# START OF Source document
Stream: helpdesk (published)

Topic: ✔ Artifacts for projects that are not packages

Notification Bot (Nov 26 2021 at 13:40):

Yakir Luc Gagnon has marked this topic as resolved.

Rik Huijzer (Nov 28 2021 at 19:54):

Why not make a package for the paper? I do that I find that it works quite well, but maybe there is an easier way?

Júlio Hoffimann (Nov 29 2021 at 00:27):

I use DataDeps.jl for papers. Maybe you don't need the Artfifacts framework after all @Yakir Luc Gagnon ?

Júlio Hoffimann (Nov 29 2021 at 00:28):

The package works nicely and was designed with your use case in mind. Register a URL and use the data as is it was on disk already downloaded.

Yakir Luc Gagnon (Nov 29 2021 at 08:59):

First DataDeps:
I love DataDeps and use it regularly. It's truly great. I find though that there are a few of these packages that overlap a bit, and since the Artifacts framework is intrinsic to Julia I'd give it a shot. I actually don't have a strong opinion on whether it's better or worse for my use-case, I'm not sure there is even a good answer to that. But this is the first time I use Artifacts for something like this. And so far it works very nicely.

Secondly, package versus project for scientific papers:
This is a great question. I did both by now, here's what I learned.

Using a package

Advantages

you can leverage the updating functionality of Pkg to get the people you work with to easily update their versions (i.e. before publishing).
you can use the Test framework to include tests to your publication
possibly more extensive documentations

Disadvantages

users need to using MyPackage and run_main() every time they want to generate the results of the study, instead of just include("generate_results.jl")
we include a Manifest.toml file to the package to make sure it will always work, this too is not terribly natural for a Package to do.

Using a project

Advantages

it's easier for the reader to parse
less moving parts

Disadvantages

basically the inverse of the advantages of using a package...

I'd love to hear your opinions on this. I also think that this heavily depends on your specific field of research. People that do a lot of simulations should find DrWatson.jl amazing, people that don't might find it too large or opinionated (rightly or not)?

j-fu (Nov 29 2021 at 09:14):

Good discussion here. I did some write-up on projects here: https://j-fu.github.io/marginalia/julia/project-workflow/
In short, I tend to side with the idea to set a project up as a package with Manifest.toml.
# END OF Source document
# START OF Records for processing
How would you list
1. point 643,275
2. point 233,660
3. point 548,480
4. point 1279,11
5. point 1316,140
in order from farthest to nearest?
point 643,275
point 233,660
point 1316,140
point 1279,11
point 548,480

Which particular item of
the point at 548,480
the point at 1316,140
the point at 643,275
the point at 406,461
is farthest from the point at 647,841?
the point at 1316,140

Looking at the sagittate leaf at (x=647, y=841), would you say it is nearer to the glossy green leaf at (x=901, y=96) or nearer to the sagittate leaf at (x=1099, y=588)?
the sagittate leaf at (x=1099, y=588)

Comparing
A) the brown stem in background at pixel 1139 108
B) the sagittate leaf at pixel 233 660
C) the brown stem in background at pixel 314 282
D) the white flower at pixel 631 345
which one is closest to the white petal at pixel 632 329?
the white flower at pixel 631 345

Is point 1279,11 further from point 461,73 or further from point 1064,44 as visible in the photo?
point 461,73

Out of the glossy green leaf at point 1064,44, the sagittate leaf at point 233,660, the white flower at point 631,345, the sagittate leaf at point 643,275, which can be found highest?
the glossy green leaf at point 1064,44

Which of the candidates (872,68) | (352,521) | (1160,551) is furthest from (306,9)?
# END OF Records for processing
§ Problems to work on
#1 In the forum thread on artifacts for non-package projects, give the passage that opens with "we include a" and closes with "using a package..." again, swapping "terribly" for "very".
#2 Reproduce every one of the records above about point positions and distances, line for line and without changes.

§ In response
#1
we include a Manifest.toml file to the package to make sure it will always work, this too is not very natural for a Package to do.

Using a project

Advantages

it's easier for the reader to parse
less moving parts

Disadvantages

basically the inverse of the advantages of using a package...

#2
How would you list
1. point 643,275
2. point 233,660
3. point 548,480
4. point 1279,11
5. point 1316,140
in order from farthest to nearest?
point 643,275
point 233,660
point 1316,140
point 1279,11
point 548,480

Which particular item of
the point at 548,480
the point at 1316,140
the point at 643,275
the point at 406,461
is farthest from the point at 647,841?
the point at 1316,140

Looking at the sagittate leaf at (x=647, y=841), would you say it is nearer to the glossy green leaf at (x=901, y=96) or nearer to the sagittate leaf at (x=1099, y=588)?
the sagittate leaf at (x=1099, y=588)

Comparing
A) the brown stem in background at pixel 1139 108
B) the sagittate leaf at pixel 233 660
C) the brown stem in background at pixel 314 282
D) the white flower at pixel 631 345
which one is closest to the white petal at pixel 632 329?
the white flower at pixel 631 345

Is point 1279,11 further from point 461,73 or further from point 1064,44 as visible in the photo?
point 461,73

Out of the glossy green leaf at point 1064,44, the sagittate leaf at point 233,660, the white flower at point 631,345, the sagittate leaf at point 643,275, which can be found highest?
the glossy green leaf at point 1064,44

Which of the candidates (872,68) | (352,521) | (1160,551) is furthest from (306,9)?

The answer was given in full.